TASK BRIEF:
Render everything from the line containing "At what distance" down to the last of the lines below as a numbered list, leaving out any blank lines.

*** TASK DATA

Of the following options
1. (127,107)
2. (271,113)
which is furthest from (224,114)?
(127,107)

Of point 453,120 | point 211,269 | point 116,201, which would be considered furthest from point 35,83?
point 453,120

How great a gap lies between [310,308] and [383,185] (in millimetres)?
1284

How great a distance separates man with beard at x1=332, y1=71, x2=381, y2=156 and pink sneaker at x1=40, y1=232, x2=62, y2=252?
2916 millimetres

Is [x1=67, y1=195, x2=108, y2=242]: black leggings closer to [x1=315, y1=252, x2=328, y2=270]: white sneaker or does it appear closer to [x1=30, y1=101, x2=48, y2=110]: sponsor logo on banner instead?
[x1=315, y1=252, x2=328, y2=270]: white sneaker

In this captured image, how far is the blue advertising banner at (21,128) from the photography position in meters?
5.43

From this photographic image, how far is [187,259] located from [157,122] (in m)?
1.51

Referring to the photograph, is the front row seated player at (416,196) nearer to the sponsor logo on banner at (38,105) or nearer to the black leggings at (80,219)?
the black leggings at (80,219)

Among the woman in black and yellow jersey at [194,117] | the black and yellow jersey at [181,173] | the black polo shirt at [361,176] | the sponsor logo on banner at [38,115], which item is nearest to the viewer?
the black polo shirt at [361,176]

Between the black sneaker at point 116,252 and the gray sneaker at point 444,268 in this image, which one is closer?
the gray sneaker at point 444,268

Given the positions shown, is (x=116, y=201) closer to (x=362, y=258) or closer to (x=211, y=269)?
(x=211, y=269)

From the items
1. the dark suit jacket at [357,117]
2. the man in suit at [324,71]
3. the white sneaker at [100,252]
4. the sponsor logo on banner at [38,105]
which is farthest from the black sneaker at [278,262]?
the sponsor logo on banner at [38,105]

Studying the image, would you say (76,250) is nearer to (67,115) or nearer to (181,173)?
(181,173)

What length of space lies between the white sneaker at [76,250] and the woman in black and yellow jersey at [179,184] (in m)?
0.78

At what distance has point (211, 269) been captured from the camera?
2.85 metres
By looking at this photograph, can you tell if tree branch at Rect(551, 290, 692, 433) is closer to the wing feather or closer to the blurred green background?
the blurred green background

******

TASK SOLUTION:
1. At what distance has point (211, 269) been captured from the camera?
2. 2.85 metres
3. By looking at this photograph, can you tell if tree branch at Rect(551, 290, 692, 433) is closer to the wing feather or closer to the blurred green background?
4. the blurred green background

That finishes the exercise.